If I’m being vague, it’s because Nancy lives and dies on the strength of our uncertainty, and even if the film more or less gives us a solution to the mystery, it barely qualifies as a climax and denies us a definitive ending. I’ve wrestled with Choe’s narrative choices in the final third, once we know all we need to know. While it busts the lock on its chosen genre, it follows logically from everything we’ve learned about the characters and everything we’ve inferred about Nancy. Is it satisfying? Not entirely. Is it appropriate? Yes. Is it poetic? Most definitely.

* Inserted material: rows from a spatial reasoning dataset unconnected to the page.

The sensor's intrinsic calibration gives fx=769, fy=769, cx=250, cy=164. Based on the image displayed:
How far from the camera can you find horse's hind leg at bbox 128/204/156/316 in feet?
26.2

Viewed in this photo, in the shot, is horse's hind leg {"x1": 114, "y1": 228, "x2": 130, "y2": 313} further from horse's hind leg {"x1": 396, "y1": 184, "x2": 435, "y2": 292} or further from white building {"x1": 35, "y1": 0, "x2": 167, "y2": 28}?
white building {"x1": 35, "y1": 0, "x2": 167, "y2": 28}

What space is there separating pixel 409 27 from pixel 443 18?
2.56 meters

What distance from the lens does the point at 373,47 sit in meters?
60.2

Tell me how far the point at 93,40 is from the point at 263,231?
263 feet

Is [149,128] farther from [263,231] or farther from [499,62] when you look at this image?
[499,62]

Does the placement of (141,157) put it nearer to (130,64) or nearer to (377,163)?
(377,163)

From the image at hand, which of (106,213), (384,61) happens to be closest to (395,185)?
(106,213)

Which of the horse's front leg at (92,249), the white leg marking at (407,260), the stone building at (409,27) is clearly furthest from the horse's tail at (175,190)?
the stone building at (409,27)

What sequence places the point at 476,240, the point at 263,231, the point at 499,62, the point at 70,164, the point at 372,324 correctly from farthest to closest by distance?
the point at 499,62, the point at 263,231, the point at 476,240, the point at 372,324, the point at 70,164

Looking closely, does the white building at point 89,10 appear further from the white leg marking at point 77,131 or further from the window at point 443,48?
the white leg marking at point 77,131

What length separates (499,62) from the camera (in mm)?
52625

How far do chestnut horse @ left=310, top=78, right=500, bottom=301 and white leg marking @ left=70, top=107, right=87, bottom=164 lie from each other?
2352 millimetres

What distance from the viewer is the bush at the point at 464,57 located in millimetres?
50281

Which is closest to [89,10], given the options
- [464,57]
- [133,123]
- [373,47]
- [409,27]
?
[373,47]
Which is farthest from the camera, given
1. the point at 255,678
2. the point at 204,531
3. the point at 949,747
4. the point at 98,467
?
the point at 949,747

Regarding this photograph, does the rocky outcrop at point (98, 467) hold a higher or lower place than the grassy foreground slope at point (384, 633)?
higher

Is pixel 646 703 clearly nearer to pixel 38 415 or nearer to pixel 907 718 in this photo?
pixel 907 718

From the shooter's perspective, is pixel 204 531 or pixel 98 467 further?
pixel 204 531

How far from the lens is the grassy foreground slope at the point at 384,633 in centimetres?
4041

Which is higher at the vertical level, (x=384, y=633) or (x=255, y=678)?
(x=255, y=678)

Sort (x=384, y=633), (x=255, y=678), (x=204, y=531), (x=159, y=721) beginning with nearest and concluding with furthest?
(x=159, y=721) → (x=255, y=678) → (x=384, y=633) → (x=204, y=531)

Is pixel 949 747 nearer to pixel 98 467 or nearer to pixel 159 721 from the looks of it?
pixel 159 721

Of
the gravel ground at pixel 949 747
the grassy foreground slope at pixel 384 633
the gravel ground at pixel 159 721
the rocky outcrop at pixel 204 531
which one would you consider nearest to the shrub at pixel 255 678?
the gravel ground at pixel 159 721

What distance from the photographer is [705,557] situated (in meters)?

So soon after Hereditary, Nancy is another reminder that a well-crafted debut can feel infinitely more alive than a great director’s magnum opus. Choe makes bold decisions, choosing correctly where veteran directors may have stumbled. She casts heavyweights like Dowd and John Leguizamo in smaller parts; imagine the temptation to expand their roles at the expense of a deft runtime! She enlists cinematographer Zoe White, not for the polish and pop she brings to The Handmaid’s Tale, but because she can make handheld camera movement seem spontaneous even as she carefully captures important details. She switches aspect ratios twenty minutes into the film in a movement so fluid and subtle, it surely qualifies as one of the best edits of 2018.
Most importantly, Choe — fearlessly, maybe even recklessly — takes the elements of what would have been a riveting thriller and instead creates a chamber piece as curious and enigmatic as Nancy herself.